I wouldn't be perturbed if I understood why this was any better than flags at a cemetery, or on a street corner, or whatever. But this proposal just doesn't feel right.
I do come across memorials from time to time while hiking. I've paid respects at the monuments of Frank Layman, a literally fallen firefighter; of William Curtis and Allan Ormsbee ,who blazed the southwest approach to Slide Mountain in the Catskills, subsequently perished in a blizzard in the Whites in June of 1900, and whose ashes were strewn near the head of the trail that bears their name; of John Burroughs, who is second only to Muir in writing that reintroduced the world of Manifest Destiny to the harmonies of nature; and of Raymond Torrey, who, while he was not the visionary that Benton MacKaye or Myron Avery were, nevertheless blazed the first miles of Appalachian trail through Bear Mountain and Harriman, and whose ashes were given to the wind at his favorite overlook in Harriman, a short distance from the New York Long Path. I hope someday to visit others: Ernie Pyle, Noah John Rondeau, Daniel Shays, the list of people memorialized in the wilderness is long.
I've visited plane wrecks and abandoned family cemeteries in the woods, and prayed for the repose of those who lie there, some of their names now forgotten. And I know that some of the names graven in the rock at some of the Catskill overlooks - they have an abundance of very old graffiti - belong to people whose remains were given to the winds off the same rocks. Where I hike, therefore, memorials abound, simply because the places had a rich history before the woods were allowed to reclaim them.
Someday, I shall climb the trailless mountain where my step-grandfather disappeared, 73 years ago, and pay my respects to him in a place that, while it is "forever wild" under the law, is still forever his in a deeper and more abiding sense. If I do so, I shall most likely build a small cairn of stones, some short distance out of sight of the summit, and bury his name (possibly engraved on a bit of rock or aluminium, so as to withstand the elements for a time) within it. Someday, too, I shall visit the plane crash in the Vermont backcountry where fell the man who was my first real friend when I went to college far from anyone I knew; the hiker who first led me above the timberline afoot; the youth whose short earthly life ended on a foggy night mere months after we met, now forty years ago.
While none of these memorials has Left No Trace, they do not bother me in the slightest. They are placed on land that forever belongs to the departed. Those remembered left their trace indelibly in their having held the land and worked it before Nature reclaimed it, in their pioneering new routes and blazing trail, in their stewardship of the land, and in their very bones and ashes. In life they enriched the land, rather than defacing it. In death their markers silently cry out: Hiker, as you pass, remember me and do likewise!
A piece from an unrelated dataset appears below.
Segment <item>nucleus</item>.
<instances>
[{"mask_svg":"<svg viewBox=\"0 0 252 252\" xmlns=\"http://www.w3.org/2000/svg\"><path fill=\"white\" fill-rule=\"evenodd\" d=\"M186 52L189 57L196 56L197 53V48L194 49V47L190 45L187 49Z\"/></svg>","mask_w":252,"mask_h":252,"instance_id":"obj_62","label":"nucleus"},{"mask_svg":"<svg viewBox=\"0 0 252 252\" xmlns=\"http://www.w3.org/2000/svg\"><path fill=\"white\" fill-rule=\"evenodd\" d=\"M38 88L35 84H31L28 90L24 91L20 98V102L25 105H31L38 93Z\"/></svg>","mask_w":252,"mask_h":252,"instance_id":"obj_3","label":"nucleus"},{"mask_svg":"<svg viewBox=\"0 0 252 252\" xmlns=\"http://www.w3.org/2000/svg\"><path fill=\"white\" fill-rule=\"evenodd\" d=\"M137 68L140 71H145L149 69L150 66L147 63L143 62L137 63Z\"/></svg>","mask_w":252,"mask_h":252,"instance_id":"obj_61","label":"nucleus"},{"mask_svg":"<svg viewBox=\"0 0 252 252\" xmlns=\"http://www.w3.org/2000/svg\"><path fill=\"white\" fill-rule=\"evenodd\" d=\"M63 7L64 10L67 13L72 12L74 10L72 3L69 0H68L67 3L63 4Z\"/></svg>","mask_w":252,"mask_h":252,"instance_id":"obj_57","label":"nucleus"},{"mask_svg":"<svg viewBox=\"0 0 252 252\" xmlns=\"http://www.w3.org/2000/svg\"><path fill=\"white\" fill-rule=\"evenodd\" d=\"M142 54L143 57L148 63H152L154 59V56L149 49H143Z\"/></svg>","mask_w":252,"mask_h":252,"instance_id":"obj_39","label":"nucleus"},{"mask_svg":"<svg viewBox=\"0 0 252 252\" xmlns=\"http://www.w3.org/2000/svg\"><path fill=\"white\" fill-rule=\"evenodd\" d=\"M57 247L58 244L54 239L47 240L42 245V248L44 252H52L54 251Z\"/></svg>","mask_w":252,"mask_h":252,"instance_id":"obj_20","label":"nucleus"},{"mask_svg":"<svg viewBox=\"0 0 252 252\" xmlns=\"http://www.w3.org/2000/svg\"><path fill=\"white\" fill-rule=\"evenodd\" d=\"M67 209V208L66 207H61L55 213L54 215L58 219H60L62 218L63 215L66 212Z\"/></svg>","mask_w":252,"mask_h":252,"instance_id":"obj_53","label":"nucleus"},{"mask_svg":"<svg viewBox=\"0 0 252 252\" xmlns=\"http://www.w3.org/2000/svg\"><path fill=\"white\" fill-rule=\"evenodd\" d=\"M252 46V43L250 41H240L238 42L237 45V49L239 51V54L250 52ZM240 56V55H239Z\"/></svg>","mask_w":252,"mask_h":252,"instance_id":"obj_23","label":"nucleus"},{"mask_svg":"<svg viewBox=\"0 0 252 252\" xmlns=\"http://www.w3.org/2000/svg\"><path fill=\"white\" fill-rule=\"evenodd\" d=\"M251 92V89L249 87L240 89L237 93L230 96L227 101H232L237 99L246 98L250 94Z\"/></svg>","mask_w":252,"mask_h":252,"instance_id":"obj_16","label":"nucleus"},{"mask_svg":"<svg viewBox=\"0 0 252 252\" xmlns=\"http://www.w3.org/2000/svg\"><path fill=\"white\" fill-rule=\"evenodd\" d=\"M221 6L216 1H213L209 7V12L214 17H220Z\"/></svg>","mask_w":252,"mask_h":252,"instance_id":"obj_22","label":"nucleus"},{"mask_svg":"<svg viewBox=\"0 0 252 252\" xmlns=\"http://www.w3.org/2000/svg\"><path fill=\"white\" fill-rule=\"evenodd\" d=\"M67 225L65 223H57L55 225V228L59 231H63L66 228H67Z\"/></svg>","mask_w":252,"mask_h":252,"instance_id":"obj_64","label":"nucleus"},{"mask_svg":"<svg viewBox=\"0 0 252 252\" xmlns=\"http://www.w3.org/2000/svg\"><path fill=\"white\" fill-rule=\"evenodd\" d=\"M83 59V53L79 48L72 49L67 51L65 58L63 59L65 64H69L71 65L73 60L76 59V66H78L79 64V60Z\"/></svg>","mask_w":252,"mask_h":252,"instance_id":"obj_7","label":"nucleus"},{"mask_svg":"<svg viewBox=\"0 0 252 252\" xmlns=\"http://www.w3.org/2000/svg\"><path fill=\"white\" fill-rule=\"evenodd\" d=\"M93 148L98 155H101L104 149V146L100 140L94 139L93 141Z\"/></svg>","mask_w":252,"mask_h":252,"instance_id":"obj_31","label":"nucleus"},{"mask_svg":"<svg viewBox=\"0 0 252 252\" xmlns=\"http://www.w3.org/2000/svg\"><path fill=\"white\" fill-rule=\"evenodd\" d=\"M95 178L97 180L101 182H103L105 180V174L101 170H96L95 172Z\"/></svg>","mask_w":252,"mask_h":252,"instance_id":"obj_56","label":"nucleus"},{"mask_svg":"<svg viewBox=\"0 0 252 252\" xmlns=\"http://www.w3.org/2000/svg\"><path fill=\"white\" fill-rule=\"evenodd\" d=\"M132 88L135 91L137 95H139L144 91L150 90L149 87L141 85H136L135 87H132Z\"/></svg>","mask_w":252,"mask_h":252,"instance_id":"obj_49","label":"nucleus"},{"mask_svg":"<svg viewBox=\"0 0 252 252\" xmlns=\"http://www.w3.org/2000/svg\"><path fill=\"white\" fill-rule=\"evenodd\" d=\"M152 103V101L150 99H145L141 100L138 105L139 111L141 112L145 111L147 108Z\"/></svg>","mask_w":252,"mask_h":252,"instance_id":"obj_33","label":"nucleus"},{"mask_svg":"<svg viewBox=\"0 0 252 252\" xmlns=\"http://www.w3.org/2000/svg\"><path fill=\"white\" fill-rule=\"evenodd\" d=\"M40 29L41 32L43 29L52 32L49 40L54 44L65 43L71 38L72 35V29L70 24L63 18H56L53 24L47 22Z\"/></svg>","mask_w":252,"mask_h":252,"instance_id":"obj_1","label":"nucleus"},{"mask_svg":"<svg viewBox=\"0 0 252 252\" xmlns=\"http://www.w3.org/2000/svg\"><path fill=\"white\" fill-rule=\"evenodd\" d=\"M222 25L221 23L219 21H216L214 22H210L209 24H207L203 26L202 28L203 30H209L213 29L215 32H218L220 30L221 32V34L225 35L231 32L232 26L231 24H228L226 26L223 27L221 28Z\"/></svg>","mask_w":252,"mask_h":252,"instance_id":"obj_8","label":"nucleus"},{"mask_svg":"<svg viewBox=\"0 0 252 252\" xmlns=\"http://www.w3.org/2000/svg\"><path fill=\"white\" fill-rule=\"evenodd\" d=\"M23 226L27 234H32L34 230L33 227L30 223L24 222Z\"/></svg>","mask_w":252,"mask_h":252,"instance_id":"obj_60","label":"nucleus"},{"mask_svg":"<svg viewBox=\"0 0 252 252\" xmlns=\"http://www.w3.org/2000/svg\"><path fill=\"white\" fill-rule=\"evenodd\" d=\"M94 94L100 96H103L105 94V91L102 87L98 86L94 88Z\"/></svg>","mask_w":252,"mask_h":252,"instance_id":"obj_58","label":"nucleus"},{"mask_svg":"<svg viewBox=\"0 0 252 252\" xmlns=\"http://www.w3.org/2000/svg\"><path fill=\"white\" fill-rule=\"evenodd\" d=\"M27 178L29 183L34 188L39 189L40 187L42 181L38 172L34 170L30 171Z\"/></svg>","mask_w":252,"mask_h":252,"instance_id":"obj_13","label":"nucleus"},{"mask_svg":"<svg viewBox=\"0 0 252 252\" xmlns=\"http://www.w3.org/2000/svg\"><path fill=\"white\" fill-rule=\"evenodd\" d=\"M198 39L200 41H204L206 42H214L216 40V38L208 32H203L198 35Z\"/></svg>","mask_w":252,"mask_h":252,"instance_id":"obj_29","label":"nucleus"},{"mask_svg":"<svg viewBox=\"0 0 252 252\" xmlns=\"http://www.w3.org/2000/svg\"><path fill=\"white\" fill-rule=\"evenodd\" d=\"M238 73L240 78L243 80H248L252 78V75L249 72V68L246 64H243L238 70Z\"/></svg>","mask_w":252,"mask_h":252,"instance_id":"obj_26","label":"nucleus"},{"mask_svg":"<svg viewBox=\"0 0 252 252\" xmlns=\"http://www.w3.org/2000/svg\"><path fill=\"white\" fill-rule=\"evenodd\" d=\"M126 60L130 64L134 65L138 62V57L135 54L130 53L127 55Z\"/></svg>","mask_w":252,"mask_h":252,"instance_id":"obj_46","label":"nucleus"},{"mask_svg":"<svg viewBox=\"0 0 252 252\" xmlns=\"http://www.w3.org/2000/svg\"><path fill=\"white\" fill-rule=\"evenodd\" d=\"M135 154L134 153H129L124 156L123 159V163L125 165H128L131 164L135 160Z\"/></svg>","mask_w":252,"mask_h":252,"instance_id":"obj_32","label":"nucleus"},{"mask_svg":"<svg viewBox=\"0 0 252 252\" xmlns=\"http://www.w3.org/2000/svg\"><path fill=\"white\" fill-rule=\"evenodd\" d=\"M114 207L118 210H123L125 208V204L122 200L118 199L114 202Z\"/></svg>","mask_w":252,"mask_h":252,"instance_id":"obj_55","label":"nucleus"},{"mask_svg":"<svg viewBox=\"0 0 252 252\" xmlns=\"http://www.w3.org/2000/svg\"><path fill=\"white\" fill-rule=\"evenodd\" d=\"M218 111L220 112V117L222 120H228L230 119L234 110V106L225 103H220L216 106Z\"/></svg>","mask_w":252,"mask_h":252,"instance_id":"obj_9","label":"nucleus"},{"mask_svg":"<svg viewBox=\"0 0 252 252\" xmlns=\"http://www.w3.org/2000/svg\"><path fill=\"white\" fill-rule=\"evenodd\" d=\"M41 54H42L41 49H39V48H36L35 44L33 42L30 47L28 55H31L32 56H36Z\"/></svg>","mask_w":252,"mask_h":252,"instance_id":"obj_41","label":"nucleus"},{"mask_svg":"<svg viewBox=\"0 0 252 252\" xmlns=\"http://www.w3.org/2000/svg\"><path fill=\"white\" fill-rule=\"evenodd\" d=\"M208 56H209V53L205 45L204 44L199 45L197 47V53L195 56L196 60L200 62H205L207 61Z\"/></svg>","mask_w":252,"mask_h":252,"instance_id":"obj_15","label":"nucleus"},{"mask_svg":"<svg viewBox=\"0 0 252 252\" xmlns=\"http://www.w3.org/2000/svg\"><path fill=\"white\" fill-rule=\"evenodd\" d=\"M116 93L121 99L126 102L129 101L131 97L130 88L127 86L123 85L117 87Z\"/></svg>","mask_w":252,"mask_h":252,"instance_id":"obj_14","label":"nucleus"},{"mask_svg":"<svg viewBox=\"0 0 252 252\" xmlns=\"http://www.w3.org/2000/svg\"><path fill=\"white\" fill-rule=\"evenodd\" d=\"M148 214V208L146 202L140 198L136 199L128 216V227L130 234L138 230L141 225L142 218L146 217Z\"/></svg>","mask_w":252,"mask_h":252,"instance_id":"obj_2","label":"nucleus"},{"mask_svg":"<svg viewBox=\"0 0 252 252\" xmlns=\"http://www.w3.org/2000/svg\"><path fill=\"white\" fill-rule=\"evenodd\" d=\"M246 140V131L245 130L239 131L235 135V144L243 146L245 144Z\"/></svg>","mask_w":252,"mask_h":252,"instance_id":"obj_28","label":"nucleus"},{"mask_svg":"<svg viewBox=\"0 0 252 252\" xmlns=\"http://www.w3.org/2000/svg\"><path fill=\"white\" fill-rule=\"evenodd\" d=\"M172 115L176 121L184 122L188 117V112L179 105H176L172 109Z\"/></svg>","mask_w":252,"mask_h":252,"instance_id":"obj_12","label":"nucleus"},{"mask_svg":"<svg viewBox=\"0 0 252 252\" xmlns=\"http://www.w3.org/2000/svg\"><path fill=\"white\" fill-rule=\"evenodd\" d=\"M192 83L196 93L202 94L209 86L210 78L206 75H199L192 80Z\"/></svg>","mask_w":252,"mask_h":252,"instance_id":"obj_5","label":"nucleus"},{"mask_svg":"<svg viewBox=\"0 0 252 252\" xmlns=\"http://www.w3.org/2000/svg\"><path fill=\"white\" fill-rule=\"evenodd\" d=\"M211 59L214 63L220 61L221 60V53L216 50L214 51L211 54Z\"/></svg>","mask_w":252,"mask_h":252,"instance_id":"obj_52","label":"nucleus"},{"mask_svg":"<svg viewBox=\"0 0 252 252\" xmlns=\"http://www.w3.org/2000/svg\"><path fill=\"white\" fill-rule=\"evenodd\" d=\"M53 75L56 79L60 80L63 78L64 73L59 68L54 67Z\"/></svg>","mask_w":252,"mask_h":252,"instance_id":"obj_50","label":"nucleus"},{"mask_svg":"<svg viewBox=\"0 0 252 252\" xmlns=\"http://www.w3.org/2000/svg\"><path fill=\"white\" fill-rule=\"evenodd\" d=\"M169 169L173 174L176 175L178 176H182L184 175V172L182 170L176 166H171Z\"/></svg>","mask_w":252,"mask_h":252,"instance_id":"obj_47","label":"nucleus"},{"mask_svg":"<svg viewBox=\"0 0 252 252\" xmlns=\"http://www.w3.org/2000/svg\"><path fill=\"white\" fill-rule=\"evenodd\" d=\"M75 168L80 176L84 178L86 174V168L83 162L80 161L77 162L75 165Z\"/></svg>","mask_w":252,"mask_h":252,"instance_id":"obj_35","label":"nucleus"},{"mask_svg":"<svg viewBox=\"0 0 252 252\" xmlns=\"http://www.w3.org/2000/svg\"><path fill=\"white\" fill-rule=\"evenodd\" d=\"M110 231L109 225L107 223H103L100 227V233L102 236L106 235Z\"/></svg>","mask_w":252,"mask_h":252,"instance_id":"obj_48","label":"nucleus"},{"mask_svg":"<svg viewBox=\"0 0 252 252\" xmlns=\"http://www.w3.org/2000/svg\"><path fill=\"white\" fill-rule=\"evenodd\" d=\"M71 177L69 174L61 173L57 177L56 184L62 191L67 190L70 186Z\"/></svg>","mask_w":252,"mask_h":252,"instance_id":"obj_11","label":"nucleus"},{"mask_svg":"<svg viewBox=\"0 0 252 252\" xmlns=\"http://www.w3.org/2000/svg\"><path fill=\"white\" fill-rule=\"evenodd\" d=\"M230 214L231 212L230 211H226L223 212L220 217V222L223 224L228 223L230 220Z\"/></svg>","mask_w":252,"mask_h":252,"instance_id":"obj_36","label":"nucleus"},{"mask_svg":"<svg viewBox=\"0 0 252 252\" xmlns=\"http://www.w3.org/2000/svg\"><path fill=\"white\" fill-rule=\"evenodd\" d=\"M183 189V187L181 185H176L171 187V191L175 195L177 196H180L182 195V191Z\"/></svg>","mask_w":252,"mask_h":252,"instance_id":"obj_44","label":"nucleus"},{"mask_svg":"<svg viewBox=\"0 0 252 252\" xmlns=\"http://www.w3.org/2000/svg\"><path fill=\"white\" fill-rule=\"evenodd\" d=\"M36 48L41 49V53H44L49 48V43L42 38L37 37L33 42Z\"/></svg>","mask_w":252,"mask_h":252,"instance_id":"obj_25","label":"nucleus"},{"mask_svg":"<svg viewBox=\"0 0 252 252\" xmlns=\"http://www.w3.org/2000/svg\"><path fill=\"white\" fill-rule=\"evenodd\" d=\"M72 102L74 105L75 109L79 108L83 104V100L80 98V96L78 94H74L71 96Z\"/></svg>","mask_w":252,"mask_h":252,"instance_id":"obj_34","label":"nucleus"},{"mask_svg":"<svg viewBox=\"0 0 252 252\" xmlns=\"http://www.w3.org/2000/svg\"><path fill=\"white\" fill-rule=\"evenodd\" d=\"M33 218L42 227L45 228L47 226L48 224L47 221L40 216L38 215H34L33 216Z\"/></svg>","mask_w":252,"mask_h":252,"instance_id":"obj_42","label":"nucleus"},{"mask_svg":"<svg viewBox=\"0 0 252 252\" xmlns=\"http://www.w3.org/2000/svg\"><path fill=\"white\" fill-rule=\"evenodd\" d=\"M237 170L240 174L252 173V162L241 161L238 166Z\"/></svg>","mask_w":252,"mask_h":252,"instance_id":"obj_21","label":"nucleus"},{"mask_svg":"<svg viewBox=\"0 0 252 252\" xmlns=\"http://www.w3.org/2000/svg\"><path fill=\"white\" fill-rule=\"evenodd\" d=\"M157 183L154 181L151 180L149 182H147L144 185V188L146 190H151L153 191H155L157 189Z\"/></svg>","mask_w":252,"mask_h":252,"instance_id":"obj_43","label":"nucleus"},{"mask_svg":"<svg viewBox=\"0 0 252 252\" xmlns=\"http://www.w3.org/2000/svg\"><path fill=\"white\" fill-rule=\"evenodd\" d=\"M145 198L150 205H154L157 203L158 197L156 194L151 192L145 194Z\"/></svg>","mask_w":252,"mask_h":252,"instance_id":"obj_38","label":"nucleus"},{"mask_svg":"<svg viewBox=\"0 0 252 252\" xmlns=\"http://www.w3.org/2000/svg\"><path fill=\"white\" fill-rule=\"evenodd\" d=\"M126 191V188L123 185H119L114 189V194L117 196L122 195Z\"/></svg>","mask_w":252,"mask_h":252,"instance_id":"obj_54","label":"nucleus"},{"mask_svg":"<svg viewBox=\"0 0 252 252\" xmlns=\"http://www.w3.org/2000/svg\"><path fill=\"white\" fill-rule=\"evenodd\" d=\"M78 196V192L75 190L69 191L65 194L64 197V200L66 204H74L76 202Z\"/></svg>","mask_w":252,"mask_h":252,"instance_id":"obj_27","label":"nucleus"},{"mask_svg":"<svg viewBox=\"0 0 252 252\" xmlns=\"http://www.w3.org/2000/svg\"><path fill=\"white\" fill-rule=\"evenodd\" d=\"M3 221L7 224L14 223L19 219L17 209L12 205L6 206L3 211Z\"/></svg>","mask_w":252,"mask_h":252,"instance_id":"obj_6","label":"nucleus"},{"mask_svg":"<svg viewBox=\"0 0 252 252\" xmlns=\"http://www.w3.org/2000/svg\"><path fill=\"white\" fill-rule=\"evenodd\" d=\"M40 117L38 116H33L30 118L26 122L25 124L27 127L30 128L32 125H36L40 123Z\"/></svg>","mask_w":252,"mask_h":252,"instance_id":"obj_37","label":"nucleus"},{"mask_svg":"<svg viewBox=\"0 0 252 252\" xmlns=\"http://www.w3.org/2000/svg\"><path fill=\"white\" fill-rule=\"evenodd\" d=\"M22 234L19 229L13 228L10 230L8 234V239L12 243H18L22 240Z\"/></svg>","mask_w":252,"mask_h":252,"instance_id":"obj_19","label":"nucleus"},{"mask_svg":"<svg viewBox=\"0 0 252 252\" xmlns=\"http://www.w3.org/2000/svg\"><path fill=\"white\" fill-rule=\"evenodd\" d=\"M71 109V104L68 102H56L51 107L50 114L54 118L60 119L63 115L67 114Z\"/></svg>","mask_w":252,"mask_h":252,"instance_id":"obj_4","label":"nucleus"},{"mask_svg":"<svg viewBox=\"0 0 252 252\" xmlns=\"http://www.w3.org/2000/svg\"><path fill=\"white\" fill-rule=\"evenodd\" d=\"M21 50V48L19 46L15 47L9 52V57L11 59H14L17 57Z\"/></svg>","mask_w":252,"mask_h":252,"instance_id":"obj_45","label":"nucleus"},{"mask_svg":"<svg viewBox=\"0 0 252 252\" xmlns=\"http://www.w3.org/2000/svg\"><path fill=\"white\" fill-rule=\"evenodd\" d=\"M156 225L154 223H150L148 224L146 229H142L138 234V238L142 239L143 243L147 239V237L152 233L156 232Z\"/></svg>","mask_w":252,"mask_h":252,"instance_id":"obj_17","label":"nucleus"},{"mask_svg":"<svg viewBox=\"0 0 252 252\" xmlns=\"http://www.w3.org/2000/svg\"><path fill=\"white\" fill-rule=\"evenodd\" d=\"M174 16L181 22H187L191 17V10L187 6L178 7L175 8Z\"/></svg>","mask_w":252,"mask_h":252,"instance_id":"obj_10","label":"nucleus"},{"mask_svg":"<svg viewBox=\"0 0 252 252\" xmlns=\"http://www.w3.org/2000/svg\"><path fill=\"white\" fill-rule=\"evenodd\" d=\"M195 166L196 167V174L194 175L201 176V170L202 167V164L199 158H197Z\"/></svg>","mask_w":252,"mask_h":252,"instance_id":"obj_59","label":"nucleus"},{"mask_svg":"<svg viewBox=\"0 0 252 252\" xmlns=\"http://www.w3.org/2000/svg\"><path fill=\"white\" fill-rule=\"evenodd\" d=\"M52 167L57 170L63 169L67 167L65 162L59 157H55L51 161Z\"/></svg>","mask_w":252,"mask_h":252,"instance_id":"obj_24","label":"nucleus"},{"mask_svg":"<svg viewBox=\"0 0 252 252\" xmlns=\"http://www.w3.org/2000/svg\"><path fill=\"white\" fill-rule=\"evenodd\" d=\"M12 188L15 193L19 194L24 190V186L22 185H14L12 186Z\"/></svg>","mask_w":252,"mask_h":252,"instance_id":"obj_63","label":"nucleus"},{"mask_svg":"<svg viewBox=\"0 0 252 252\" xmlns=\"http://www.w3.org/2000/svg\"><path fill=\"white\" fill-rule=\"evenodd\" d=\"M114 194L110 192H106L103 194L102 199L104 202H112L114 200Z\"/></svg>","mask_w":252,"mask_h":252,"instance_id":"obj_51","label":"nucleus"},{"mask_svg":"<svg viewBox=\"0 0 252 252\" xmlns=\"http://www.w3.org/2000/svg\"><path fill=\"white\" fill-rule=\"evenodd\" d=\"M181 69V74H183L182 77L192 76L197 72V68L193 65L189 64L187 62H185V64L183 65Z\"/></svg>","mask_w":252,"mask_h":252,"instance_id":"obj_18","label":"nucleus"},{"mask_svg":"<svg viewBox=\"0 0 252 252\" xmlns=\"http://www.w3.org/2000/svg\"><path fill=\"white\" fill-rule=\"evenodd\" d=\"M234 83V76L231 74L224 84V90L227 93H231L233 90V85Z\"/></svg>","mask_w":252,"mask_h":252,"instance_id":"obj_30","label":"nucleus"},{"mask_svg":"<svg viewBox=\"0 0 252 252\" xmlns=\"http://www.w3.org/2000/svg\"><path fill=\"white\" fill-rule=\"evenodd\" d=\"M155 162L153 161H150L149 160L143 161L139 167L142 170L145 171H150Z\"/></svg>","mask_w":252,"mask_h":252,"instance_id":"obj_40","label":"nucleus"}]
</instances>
For someone who does not have the same deep connection to a particular spot of wilderness, leaving a memorial in an arbitrary spot just doesn't feel quite right. The memory of our fallen warriors is sacred, and deserves to be upheld. Nevertheless, the laudable impulse to remember them seems misdirected if it leaves traces that are not theirs in land that we all are supposed to respect and leave undefiled. To me, it feels as if it would end by honouring neither their memory nor the land.